>> Start Passage to read

Charity comes from the Latin word caritas, meaning love of mankind. Today, charity usually refers to a tax-exempt organization that performs a public service. They may be private or public foundations that make grants to fund activities promoting the general welfare.

Income and property taxes usually allow the exemption of charitable and religious organizations. The justification recognizes the power to tax is the power to control. If government could tax a church, it could potentially violate the First Amendment protection of religious freedom.

The tax exemption for sectarian foundations may promote the public good. For example, The Ford Foundation promotes social justice, and its mission includes reducing poverty and injustice. Grants are made by an internal board that is not subject to public scrutiny.

The Clinton Foundation solicits “strategic partners” to fund programs that “create economic opportunity, improve public health, and inspire civic engagement and service.” Again, a privately named board of governors and grant reviewers are in charge.

Conservative groups, such as those controlled by the Koch Brothers, fund various tax-exempt organizations to affect policy choices. The consequences of such activities may be as specific as moving the boundaries of renewable fuel sources such as wind farms. Or they can support public education programs to affect policies such as efforts to promote or oppose climate change amelioration.

>> End Passage to read
>> Start Material provided

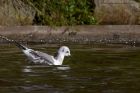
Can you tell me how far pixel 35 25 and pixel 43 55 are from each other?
4.33 m

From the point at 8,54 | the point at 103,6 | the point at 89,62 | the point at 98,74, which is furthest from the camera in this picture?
the point at 103,6

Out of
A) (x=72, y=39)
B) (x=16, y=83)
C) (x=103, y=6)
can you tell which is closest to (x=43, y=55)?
(x=16, y=83)

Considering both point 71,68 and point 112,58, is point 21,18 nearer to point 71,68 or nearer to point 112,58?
point 112,58

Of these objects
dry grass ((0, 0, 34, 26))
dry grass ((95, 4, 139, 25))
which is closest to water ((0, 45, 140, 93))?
dry grass ((0, 0, 34, 26))

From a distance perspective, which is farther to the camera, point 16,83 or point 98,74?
point 98,74

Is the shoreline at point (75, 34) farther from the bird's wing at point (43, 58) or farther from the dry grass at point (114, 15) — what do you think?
the bird's wing at point (43, 58)

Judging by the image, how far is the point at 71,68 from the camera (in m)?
10.2

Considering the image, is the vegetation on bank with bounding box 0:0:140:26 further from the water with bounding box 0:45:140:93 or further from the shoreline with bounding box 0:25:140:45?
the water with bounding box 0:45:140:93

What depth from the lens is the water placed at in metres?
8.25

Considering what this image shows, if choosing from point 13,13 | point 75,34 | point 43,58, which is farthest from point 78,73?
point 13,13

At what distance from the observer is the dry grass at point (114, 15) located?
15984mm

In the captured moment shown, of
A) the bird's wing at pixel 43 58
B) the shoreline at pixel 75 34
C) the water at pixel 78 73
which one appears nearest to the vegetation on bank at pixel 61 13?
the shoreline at pixel 75 34

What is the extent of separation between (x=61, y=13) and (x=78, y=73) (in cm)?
616

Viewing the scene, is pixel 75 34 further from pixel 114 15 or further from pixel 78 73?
pixel 78 73
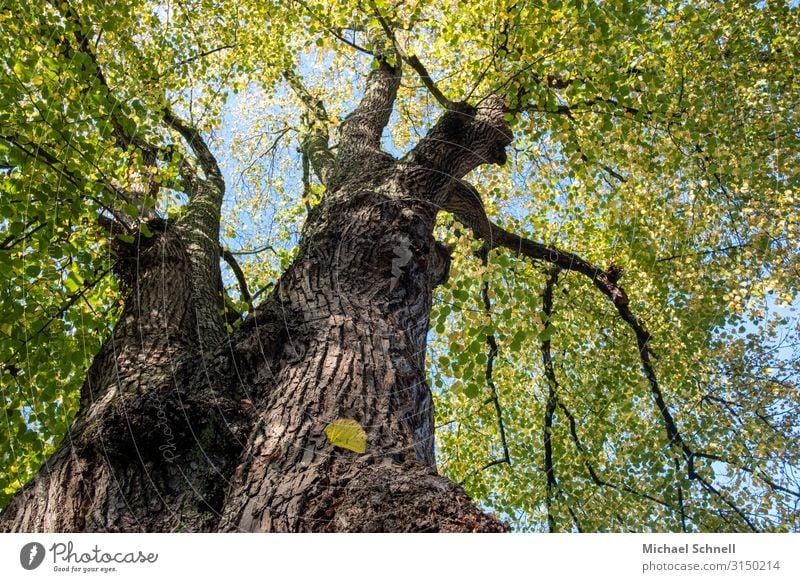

>> End Material provided

Tasks and exercises:
1) Reproduce the passage on charity and tax exemption from "Income and property" up to and including "of religious freedom.".
2) According to the passage on charity and tax exemption, from which Latin word does "charity" come?

Per-task outputs:
1)
Income and property taxes usually allow the exemption of charitable and religious organizations. The justification recognizes the power to tax is the power to control. If government could tax a church, it could potentially violate the First Amendment protection of religious freedom.

2) Caritas, meaning love of mankind.